En même temps, le cardinal de Polignac reçut le bonnet des mains du roi, présenté par l’abbé Howard, camérier du pape. C’étoit raison qu’un camérier anglois apportât une barrette de la nomination du roi d’Angleterre, mais ce ne l’étoit pas que le nommé fût le négociateur à Utrecht de tout ce qui fut convenu contre le prince à qui il devoit sa fortune.

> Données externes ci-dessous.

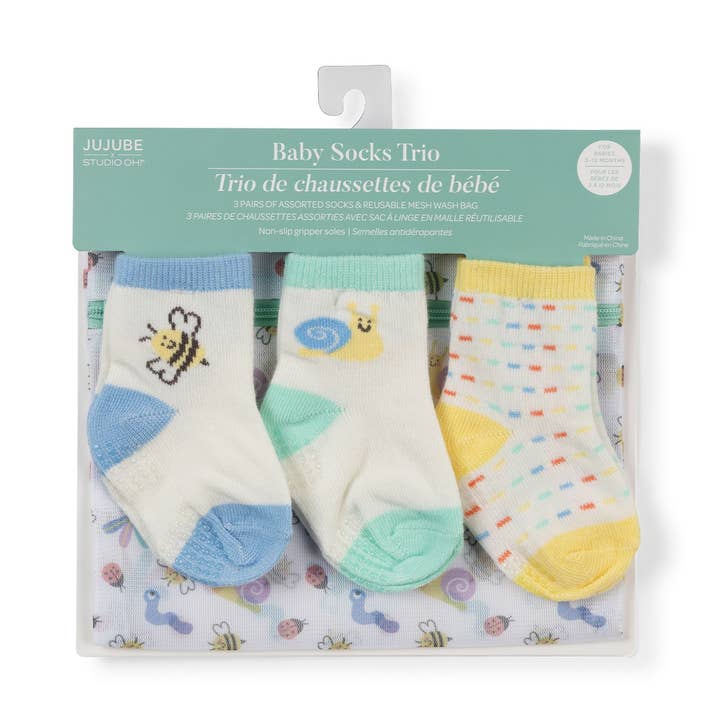 Baby Socks Trio Love Bug for wholesale by JuJuBe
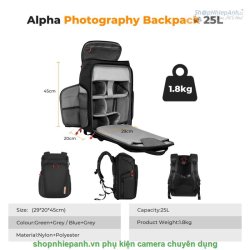 thumbnail Balo K&F concept Alpha Backpack Air KF13.128V6 Nature Wander 01 25L - 5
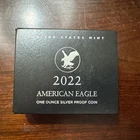 2022 W US Mint Proof American Silver Eagle w/Box+COA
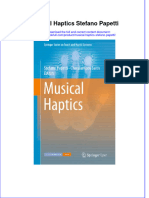 Download textbook Musical Haptics Stefano Papetti ebook all chapter pdf 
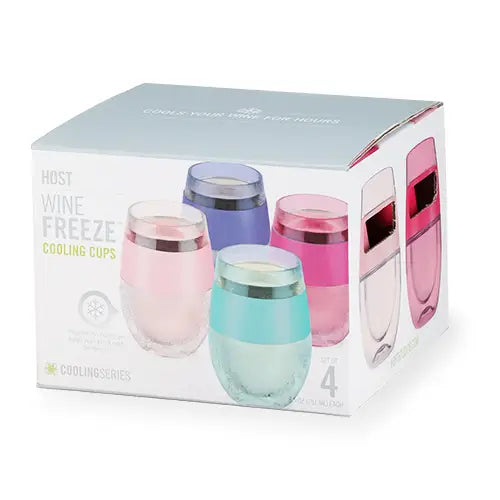 Wine FREEZE Translucent Cooling Cups (set of 4) by HOST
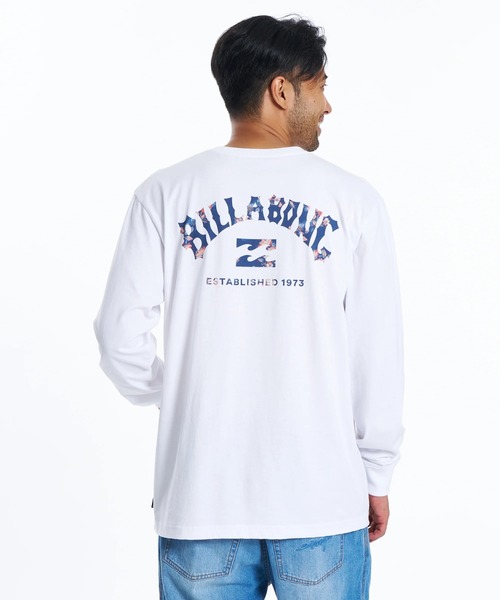 BILLABONG(ビラボン)の「BILLABONG メンズ ARCH ロンT 【2026年春夏モデル】/ビラボンバックプリント長袖ロンT(Tシャツ/カットソー・メンズ・ホワイト/ブラック・MEDIUM/LARGE/X-LARGE)」の16枚目の写真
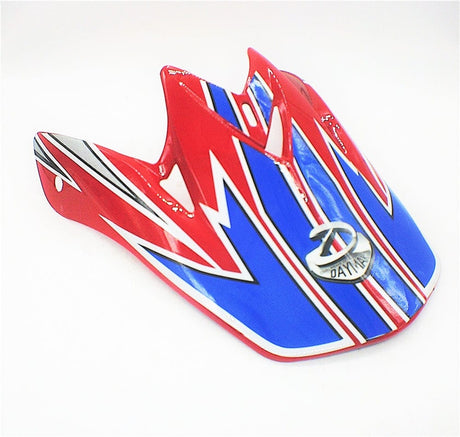 Daymak Accessory Top Visor for Dirt Bike Helmet (Red/Blue)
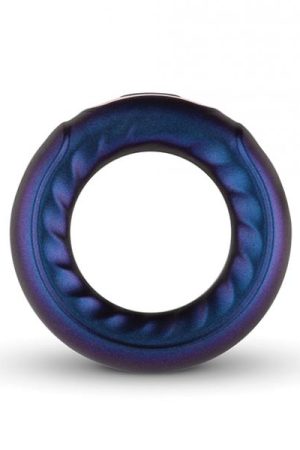 Hueman Saturn Vibrating Cock/ball Ring - Purple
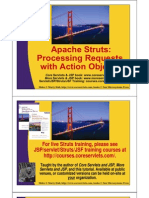 Apache Struts: Processing Requests With Action Objects
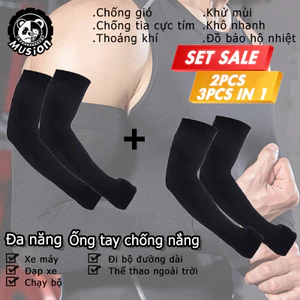 Musion [SET SALE] 2 Bộ Một Cặp Tay Hình Xăm Tay Tất Tay Cho Thể Thao Ngoài Trời Câu Cá Xe Máy Xe Đạp Nam Unisex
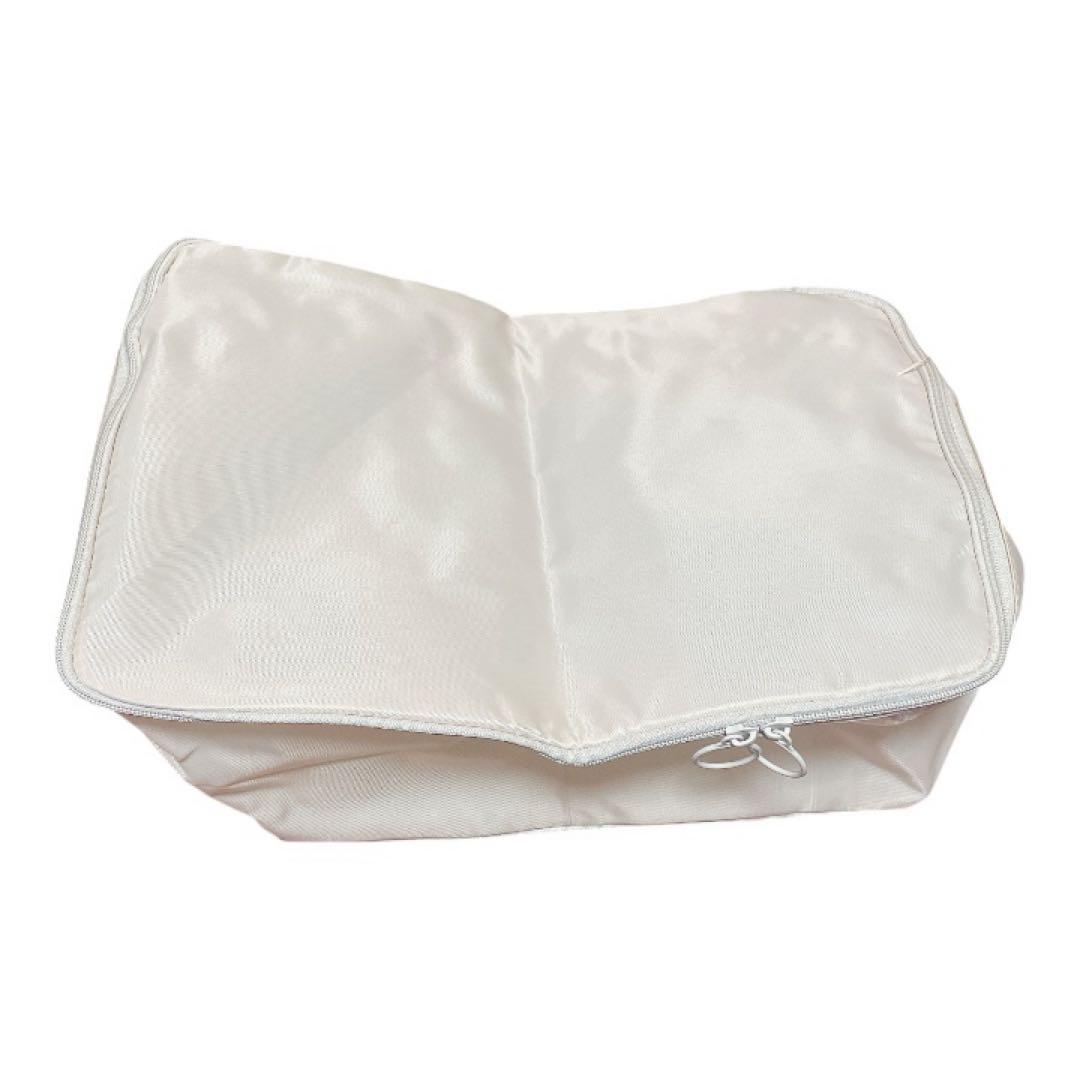 トラベルポーチ 9点セット　ベージュ　衣類　収納　パッキング　大容量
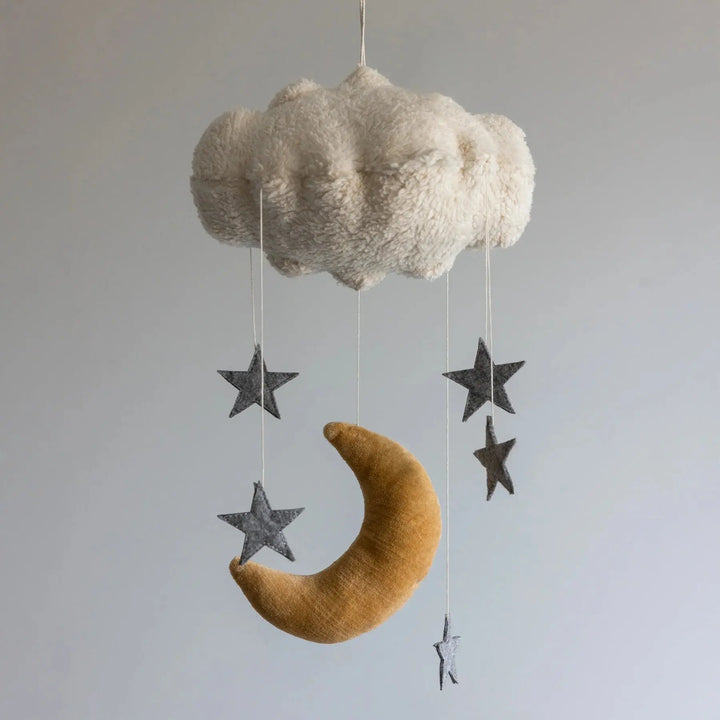 Blue Almonds Ltd Baby Mobile - Moon and Stars Sebra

Malgré l’orgueil de la pourpre, la vanité du bien-dire perça. Le cardinal de Polignac ne dédaigna pas de paroître devant le roi à la tête de l’Académie française, à la suite de tous les corps qui le haranguèrent sur la paix. Ses grâces, ses charmes et son bien-dire, si odoriférant et si flatteur, céda toutefois à la justesse et à l’éloquence mâle et naturelle du recteur de l’Université, qui enleva tous les suffrages avec tant de violence, qu’il fut interrompu par les applaudissements, et que le roi lui fit une réponse pleine de l’admiration de son discours. Vittement, c’étoit son nom, ne s’en éleva pas davantage, n’en demeura pas moins renfermé dans la poussière des colléges, et ne cultiva personne ; mais, ce qui ne s’est peut-être jamais vu, et dans une cour comme elle étoit alors, sa harangue ne sortit point de la mémoire du roi. Elle y surnagea, chose encore plus extraordinaire, à tout ce qui le pouvoit rendre suspect sur la doctrine, et des mœurs trop pures et trop austères pour le goût d’alors ; cette harangue seule et qu’on crut oubliée avec tant et [tant] d’autres, prévalut à tout, et le fit deux ans après sous-précepteur du roi d’aujourd’hui, par le souvenir toujours présent qu’en avoit conservé Louis XIV. On verra en son temps que ce fut le seul bon choix qu’il fit pour l’éducation de ce jeune prince, qui eut aussi le sort ordinaire de ce qu’il y a de meilleur dans les cours.